Le directeur de mon music-hall avait des intérêts à l'hôtel de France et me demanda d'y descendre pour "faire de la réclame à l'hôtel". J'y fus ! car il m'assurait, dans sa correspondance, qu'il était le meilleur de la ville. Seigneur ! j'avais des trous à mes draps par où passaient mes pieds, et je dus menacer de quitter l'hôtel si l'on me marchandait les serviettes de toilette ! Et pas de salle de bains, alors...

Ah ! le domestique, cet Auguste, qui m'apportait mon chocolat le matin ! Il aurait pué en pleine mer, empoisonné le désert et asphyxié le ciel.
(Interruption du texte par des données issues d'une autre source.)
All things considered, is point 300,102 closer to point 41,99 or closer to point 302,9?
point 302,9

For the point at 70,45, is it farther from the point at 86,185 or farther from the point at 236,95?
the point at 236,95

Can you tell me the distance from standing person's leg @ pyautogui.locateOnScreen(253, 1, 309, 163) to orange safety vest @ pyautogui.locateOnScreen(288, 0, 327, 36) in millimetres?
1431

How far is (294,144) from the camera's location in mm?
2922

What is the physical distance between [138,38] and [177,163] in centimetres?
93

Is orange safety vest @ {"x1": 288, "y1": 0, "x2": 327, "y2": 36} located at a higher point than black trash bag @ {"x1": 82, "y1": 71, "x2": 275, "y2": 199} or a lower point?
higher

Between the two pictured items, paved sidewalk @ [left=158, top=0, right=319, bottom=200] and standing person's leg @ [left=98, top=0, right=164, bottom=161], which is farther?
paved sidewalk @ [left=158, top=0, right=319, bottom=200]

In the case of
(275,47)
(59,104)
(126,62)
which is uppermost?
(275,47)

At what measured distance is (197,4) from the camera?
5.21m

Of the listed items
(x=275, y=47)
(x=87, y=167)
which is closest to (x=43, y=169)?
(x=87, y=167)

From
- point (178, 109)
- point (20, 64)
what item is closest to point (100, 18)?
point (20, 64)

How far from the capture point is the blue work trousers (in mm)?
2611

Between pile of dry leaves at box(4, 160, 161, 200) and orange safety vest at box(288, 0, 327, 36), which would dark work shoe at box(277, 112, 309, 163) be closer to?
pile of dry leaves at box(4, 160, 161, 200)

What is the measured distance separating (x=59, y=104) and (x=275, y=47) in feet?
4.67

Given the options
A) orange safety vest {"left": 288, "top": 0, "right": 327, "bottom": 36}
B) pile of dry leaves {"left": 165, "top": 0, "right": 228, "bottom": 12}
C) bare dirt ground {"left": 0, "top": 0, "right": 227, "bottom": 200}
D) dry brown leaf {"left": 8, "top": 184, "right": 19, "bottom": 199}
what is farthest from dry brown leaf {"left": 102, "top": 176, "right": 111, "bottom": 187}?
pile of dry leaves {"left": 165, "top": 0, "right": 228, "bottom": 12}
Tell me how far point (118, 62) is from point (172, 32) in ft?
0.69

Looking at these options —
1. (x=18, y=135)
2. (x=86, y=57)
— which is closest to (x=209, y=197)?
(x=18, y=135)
Je me plaignis à mon directeur et décidai d'aller dans un autre hôtel, mais il pleura : "Vous ruinerez la réputation de ma maison, si vous la quittez, Mademoiselle ! Je réduirai votre note, mais restez, pour l'amour de Dieu ! Ne me faites pas ce tort." , Je me dévouai.
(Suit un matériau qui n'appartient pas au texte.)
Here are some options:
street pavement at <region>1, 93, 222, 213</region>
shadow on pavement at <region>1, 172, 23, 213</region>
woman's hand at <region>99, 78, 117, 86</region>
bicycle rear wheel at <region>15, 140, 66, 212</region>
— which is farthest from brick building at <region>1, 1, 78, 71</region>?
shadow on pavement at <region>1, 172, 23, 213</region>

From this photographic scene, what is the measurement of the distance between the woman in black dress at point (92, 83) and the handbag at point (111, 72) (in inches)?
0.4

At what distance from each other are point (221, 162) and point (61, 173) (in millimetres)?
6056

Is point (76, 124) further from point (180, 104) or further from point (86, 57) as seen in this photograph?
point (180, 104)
Ce fut une semaine atroce. Mais je recevais tant de fleurs, tant de fruits glacés, tant de chocolats, que je respirais les roses quand Auguste entrait dans la chambre... et que je me consolais, en croquant mes bonbons, de la neige, de la pluie, qui me tenait collée là, dans cette crasse. Tout cela a changé depuis.

J'ai donné, plus tard, quand je revins en Roumanie, des soirées dans le superbe bâtiment de l'Athénée et la reine y vint avec le prince Carol et une autre princesse.

La Roumanie, la Hongrie, sont des terres à visiter, mais ne peuvent fournir, individuellement, comme l'Autriche et l'Allemagne, des publics assez copieux pour donner de longues séries de concerts. Ce sont des publics charmants, mais qu'il ne faut qu' "amuser". C'est tout.

A Bucarest, en raison de la neige, je n'ai visité, à ma première venue, qu'une église dont les peintures, l'ornementation de "Lecomte du Nouy" m'émerveillèrent.

Mais que tout cela était loin de la civilisation, du progrès, et qu'on nous ment, quand des Roumains instruits en France nous assurent, par la voie des journaux, que Bucarest : "C'est un petit Paris !" Beaucoup de tournées françaises vont là-bas, il y aune petite élite suffisante pour un séjour de deux ou trois soirées, c'est tout.